◆ **ПРЕДОСТАВЛЕННЫЙ ТЕКСТ**:
Нет, вечер его жизни не был хорош.
О его душевном состоянии говорят кое-какие дошедшие до нас стихи.
Тяжело и озлобленно уходил он.
Это, как он его воспринимал, Звериное Царство он, Дон-Кихот, не смог уже претворить в мечту, в прекрасную Дульцинею, как делал из жизни, «бабищи румяной и дебелой».
Тяжело и озлобленно уходил он. И умер он, в сущности, уже давно и только пребывал в полужизни, ни живой ни мертвый, как его тихие мальчики в «Навьих чарах»… «Ты носишь имя, будто жив, но ты мертв» (Апокалипсис, гл. 3. 1). И та его смерть, о которой дошла до нас весть в эмиграцию, является только как бы простой формальностью.
И может быть, смерть эта, для которой его муза находила такие странные, необычно нежные слова, может быть, она, жданная и призываемая, пришла к своему Рыцарю тихая и увела его ласково.
Париж
Владислав Ходасевич. Сологуб
И верен я, отец мой, Дьявол,
Обету, данному в злой час,
Когда я в бурном море плавал
И Ты меня из бездны спас.
Тебя, отец мой, я прославлю
В укор неправедному дню,
Хулу над миром я восставлю
И соблазняя соблазню.

◆ **ВЫДЕРЖКИ ИЗ ЗАПИСЕЙ**:

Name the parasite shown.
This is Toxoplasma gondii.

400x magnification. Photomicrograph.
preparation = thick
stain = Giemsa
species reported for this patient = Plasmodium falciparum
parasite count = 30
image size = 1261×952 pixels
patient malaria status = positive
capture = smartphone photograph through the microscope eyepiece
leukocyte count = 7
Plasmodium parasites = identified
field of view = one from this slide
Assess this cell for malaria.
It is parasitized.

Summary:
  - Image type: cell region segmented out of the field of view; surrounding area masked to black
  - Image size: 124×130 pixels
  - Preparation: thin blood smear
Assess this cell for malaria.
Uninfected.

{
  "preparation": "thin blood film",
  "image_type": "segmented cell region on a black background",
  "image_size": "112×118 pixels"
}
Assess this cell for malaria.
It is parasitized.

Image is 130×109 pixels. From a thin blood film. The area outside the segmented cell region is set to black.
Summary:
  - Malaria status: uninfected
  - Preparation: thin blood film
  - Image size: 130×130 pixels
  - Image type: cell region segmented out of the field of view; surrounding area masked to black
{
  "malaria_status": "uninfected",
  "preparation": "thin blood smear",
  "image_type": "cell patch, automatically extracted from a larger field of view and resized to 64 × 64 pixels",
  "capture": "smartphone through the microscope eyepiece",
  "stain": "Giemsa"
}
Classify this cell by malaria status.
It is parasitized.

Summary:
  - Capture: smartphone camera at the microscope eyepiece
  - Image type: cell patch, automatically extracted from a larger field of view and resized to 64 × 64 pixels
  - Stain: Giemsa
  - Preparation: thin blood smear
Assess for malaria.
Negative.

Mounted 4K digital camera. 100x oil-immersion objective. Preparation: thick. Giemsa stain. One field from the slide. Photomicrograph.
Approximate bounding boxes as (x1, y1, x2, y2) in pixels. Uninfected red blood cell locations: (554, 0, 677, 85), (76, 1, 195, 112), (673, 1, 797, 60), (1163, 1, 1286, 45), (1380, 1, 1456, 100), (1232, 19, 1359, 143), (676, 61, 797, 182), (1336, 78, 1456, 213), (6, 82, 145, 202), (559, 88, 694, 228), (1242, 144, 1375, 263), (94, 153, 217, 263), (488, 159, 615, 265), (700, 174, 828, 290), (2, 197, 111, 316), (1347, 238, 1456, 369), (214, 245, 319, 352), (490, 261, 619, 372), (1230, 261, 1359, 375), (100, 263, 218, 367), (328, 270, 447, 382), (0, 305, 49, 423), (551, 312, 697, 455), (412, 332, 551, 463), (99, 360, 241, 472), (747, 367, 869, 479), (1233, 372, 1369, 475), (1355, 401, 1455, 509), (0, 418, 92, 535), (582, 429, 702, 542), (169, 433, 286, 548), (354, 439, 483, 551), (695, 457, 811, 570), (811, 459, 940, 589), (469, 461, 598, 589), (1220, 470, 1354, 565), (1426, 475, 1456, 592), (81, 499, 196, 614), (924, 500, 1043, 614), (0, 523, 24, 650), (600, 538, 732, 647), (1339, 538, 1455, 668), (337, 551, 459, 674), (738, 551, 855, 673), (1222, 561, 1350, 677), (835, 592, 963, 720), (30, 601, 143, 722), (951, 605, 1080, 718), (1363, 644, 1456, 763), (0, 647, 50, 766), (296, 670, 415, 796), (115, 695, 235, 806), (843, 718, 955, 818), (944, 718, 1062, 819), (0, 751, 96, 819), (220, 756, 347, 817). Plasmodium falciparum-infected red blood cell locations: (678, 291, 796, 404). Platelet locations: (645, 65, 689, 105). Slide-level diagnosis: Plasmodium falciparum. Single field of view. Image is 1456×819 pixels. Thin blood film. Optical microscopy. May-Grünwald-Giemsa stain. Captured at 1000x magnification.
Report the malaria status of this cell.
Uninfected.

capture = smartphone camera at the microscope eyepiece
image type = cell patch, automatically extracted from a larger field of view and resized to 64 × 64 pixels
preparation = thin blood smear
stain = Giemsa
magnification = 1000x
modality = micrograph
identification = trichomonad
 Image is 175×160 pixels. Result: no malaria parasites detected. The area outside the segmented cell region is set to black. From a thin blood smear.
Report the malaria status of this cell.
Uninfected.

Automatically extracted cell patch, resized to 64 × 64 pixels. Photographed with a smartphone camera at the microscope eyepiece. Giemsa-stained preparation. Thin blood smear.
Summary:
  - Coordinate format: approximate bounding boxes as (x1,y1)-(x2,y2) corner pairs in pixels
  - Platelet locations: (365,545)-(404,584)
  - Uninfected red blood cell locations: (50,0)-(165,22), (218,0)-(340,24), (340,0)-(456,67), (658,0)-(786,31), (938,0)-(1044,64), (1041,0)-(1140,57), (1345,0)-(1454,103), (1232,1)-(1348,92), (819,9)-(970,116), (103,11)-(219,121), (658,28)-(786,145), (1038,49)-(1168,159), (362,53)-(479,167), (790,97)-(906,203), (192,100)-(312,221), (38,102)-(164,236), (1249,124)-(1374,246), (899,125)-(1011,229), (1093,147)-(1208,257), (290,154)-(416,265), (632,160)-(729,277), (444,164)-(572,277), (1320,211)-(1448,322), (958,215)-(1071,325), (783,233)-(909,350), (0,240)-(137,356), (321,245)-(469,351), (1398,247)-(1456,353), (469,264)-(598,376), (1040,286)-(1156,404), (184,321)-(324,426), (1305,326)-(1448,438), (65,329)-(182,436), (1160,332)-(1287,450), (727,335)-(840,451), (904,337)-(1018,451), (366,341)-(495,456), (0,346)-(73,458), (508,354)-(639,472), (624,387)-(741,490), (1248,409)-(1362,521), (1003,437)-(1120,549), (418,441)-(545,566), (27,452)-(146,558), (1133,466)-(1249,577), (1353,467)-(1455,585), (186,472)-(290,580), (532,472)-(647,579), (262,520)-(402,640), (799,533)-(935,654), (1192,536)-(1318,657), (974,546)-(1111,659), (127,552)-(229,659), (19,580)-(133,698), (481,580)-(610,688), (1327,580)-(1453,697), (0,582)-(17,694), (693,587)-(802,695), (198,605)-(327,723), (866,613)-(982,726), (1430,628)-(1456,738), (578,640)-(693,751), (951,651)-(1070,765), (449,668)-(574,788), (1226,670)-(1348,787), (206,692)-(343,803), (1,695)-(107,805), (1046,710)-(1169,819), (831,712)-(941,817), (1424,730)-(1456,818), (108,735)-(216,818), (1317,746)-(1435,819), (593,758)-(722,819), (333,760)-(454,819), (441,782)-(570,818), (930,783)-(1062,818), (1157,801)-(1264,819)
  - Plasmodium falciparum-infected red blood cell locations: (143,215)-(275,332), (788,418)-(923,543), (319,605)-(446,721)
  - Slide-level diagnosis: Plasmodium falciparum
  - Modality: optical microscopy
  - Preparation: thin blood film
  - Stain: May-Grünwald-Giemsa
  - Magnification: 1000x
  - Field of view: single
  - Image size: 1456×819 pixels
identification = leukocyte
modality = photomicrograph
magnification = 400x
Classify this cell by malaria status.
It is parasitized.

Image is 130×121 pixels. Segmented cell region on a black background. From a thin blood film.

◆ **ЗАДАНИЕ**: Выпишите из предоставленного текста выше все фрагменты, заключенные в кавычки-елочки «».

◆ **РЕШЕНИЕ ЗАДАНИЯ**:
«бабищи румяной и дебелой»
«Навьих чарах»
«Ты носишь имя, будто жив, но ты мертв»